Institutionen determinieren den Erfolg von Staaten und ihren Wirtschaften – dies ist spätestens seit dem Buch Why Nations Fail von Daron Acemoglu und James Robinson weitgehend anerkannt. Prägend für die Qualität der Institutionen ist das Selbstverständnis, welches ihnen zugrunde liegt. Diese institutionellen Selbstverständnisse sind historisch gewachsen, über lange Zeiträume beständig und entwickeln dadurch eine gewisse autogene Normativität. Sie deswegen als eine unpolitische – der Politik vorgelagerte - Gegebenheit abzutun, wäre aber falsch. Ähnlich wie bei Unternehmenskulturen ist es durchaus möglich, mit bewusstem und beständigem Einsatz das Selbstverständnis eines Staates zu wandeln.

Einen solchen Wandel hat Deutschland heute nötig. Das Selbstverständnis Deutschlands ist – in meiner Wahrnehmung – stark von der Ordnungsfunktion des Staates geprägt. Gut regiert sind wir, wenn alle Prozesse fein säuberlich ablaufen, wenn Strukturen eisern bestehen und risikoarm gehandelt wird. In der jetzigen geopolitischen Phase wird uns dies nicht weiterbringen.

Der deutsche Staat muss Treiber von Innovation werden – dazu muss er sich als Treiber von Innovation verstehen. Das bedeutet, dass die Verwaltung selbst wirtschaftliche und gesellschaftliche Veränderung voranbringt – zum Wohle der Menschen. Es wäre eine andere Vorstellung von Verwaltung, ein anderes Verständnis von Staat, eine Demokratie für das 21. Jahrhundert.

- - -

### Übungsaufgabe 1
Nennen Sie alle Bedingungen, unter denen „wir“ laut dem Text über das Selbstverständnis des Staates gut regiert sind.

### Bereitgestelltes Material
- - -

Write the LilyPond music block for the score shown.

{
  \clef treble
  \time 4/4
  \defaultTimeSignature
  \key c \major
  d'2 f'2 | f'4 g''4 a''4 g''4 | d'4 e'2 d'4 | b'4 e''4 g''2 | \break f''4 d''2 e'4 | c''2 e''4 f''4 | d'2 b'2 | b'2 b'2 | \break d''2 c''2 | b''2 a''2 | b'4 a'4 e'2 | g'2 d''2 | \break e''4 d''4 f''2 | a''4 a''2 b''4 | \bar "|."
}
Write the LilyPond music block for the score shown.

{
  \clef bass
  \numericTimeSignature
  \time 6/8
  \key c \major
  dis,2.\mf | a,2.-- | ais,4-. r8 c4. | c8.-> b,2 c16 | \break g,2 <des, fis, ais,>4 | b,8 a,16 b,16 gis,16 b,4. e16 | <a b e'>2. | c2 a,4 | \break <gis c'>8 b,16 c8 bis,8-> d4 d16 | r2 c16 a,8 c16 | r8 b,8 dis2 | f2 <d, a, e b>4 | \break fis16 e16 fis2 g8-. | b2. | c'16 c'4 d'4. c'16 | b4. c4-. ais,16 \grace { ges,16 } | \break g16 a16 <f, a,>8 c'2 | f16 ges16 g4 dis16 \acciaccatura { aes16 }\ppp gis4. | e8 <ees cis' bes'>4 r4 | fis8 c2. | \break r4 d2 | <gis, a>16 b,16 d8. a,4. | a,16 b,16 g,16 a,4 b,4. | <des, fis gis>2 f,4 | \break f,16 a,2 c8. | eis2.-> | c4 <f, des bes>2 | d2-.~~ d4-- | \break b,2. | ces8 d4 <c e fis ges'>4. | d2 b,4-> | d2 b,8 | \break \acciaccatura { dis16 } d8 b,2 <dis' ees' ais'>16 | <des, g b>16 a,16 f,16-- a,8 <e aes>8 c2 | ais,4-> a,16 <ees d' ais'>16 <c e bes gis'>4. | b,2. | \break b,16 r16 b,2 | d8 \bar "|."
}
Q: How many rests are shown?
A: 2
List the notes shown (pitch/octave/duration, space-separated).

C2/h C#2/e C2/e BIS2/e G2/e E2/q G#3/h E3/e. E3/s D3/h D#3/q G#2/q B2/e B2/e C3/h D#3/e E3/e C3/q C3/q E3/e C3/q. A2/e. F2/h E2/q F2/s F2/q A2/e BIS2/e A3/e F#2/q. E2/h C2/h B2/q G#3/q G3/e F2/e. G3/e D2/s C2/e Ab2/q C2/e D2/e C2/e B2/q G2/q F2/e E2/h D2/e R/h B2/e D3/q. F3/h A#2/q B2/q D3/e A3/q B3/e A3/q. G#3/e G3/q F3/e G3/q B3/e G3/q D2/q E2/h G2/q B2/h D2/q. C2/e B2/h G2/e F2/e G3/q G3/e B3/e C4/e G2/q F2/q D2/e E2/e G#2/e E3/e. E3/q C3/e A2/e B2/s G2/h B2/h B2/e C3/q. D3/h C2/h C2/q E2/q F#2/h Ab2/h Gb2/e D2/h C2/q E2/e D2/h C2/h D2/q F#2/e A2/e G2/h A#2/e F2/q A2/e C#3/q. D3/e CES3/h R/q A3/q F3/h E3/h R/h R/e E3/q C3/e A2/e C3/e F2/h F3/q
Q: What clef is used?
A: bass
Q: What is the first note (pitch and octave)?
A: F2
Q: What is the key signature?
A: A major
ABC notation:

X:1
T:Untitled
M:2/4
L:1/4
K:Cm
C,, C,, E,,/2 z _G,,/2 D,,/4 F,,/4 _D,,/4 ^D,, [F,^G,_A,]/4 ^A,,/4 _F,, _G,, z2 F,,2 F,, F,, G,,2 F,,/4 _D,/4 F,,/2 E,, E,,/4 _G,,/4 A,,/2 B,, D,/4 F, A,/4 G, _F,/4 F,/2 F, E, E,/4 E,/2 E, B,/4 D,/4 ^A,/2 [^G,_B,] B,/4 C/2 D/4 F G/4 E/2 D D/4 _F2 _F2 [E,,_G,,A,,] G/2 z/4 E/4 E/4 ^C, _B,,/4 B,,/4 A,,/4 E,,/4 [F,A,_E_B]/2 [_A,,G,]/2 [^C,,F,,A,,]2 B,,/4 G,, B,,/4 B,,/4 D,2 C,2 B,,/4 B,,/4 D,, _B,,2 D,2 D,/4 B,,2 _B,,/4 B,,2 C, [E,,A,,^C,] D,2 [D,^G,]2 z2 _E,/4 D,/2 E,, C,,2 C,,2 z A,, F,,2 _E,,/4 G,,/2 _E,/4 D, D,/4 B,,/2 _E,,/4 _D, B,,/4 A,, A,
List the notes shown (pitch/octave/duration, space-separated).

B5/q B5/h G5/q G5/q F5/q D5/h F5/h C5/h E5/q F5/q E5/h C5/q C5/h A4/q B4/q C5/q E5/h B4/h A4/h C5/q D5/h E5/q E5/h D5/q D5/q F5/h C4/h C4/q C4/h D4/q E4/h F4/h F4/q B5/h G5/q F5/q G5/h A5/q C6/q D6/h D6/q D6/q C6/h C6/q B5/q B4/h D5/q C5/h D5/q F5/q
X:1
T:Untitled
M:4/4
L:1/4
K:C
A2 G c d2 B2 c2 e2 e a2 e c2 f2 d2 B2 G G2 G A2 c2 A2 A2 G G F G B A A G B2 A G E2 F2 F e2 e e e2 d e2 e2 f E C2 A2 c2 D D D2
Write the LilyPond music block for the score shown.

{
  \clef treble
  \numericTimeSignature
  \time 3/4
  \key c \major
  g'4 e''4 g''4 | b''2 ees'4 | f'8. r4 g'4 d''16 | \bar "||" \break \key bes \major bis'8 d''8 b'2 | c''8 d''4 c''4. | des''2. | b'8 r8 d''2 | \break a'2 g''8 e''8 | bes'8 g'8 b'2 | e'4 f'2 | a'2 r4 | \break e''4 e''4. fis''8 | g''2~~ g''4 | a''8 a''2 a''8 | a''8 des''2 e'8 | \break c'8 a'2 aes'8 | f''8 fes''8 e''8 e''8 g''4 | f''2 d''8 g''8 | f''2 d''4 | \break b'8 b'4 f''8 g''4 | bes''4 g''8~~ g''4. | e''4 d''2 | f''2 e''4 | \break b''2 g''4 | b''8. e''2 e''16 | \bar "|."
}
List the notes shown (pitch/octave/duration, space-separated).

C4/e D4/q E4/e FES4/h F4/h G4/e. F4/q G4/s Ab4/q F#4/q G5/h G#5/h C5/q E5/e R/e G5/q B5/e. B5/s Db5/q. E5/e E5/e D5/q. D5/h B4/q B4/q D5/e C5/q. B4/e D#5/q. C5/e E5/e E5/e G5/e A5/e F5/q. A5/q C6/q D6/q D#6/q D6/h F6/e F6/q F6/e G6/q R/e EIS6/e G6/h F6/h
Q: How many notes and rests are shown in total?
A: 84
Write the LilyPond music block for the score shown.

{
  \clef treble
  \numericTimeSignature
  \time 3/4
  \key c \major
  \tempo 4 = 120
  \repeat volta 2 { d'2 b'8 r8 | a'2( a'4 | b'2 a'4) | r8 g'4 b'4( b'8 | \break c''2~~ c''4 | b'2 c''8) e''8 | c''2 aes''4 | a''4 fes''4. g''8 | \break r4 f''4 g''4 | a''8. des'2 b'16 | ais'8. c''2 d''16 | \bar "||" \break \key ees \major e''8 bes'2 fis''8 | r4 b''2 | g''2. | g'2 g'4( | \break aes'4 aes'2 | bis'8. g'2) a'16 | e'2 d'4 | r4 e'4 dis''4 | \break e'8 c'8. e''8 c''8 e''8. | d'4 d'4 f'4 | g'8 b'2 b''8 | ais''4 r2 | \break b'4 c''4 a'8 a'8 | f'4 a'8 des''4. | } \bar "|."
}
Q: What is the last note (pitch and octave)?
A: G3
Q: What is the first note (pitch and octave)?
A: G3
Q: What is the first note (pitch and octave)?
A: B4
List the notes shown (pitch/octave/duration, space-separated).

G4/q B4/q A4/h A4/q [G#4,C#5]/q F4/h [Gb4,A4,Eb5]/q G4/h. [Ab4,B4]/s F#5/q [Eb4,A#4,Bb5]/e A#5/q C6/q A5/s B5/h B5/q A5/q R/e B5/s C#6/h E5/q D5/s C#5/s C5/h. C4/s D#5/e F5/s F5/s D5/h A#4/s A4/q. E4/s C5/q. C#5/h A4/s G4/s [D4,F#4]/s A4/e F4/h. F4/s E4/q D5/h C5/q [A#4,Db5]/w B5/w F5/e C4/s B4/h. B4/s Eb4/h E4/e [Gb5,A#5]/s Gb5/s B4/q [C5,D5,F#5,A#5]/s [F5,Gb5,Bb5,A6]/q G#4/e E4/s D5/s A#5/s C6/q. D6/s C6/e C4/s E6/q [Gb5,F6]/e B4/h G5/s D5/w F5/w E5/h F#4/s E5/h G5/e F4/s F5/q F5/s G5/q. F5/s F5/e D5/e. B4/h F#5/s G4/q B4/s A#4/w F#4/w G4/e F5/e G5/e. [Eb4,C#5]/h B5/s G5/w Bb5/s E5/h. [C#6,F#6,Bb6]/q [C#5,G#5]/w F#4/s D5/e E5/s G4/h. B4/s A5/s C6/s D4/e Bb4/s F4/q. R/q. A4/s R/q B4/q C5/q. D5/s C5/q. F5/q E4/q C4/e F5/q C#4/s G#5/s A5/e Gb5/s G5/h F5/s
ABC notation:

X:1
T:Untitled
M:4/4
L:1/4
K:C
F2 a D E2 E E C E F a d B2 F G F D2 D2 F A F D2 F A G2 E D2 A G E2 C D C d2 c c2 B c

- - -

### Übungsaufgabe 2
Geben Sie den Teil der Datensätze, der mit der Zeile beginnt, die „G4/q B4/q A4/h“ enthält, und mit dem Ende der Datensätze schließt, als Markdown-Tabelle mit den Spalten „Nr.“ und „Zeile“ wieder. Beide Grenzen gehören dazu, und Leerzeilen werden weggelassen.

### Vollständige Lösung 1
- Alle Prozesse laufen fein säuberlich ab.
- Strukturen bestehen eisern.
- Es wird risikoarm gehandelt.

### Vollständige Lösung 2
| Nr. | Zeile |
|---|---|
| 1 | G4/q B4/q A4/h A4/q [G#4,C#5]/q F4/h [Gb4,A4,Eb5]/q G4/h. [Ab4,B4]/s F#5/q [Eb4,A#4,Bb5]/e A#5/q C6/q A5/s B5/h B5/q A5/q R/e B5/s C#6/h E5/q D5/s C#5/s C5/h. C4/s D#5/e F5/s F5/s D5/h A#4/s A4/q. E4/s C5/q. C#5/h A4/s G4/s [D4,F#4]/s A4/e F4/h. F4/s E4/q D5/h C5/q [A#4,Db5]/w B5/w F5/e C4/s B4/h. B4/s Eb4/h E4/e [Gb5,A#5]/s Gb5/s B4/q [C5,D5,F#5,A#5]/s [F5,Gb5,Bb5,A6]/q G#4/e E4/s D5/s A#5/s C6/q. D6/s C6/e C4/s E6/q [Gb5,F6]/e B4/h G5/s D5/w F5/w E5/h F#4/s E5/h G5/e F4/s F5/q F5/s G5/q. F5/s F5/e D5/e. B4/h F#5/s G4/q B4/s A#4/w F#4/w G4/e F5/e G5/e. [Eb4,C#5]/h B5/s G5/w Bb5/s E5/h. [C#6,F#6,Bb6]/q [C#5,G#5]/w F#4/s D5/e E5/s G4/h. B4/s A5/s C6/s D4/e Bb4/s F4/q. R/q. A4/s R/q B4/q C5/q. D5/s C5/q. F5/q E4/q C4/e F5/q C#4/s G#5/s A5/e Gb5/s G5/h F5/s |
| 2 | ABC notation: |
| 3 | X:1 |
| 4 | T:Untitled |
| 5 | M:4/4 |
| 6 | L:1/4 |
| 7 | K:C |
| 8 | F2 a D E2 E E C E F a d B2 F G F D2 D2 F A F D2 F A G2 E D2 A G E2 C D C d2 c c2 B c |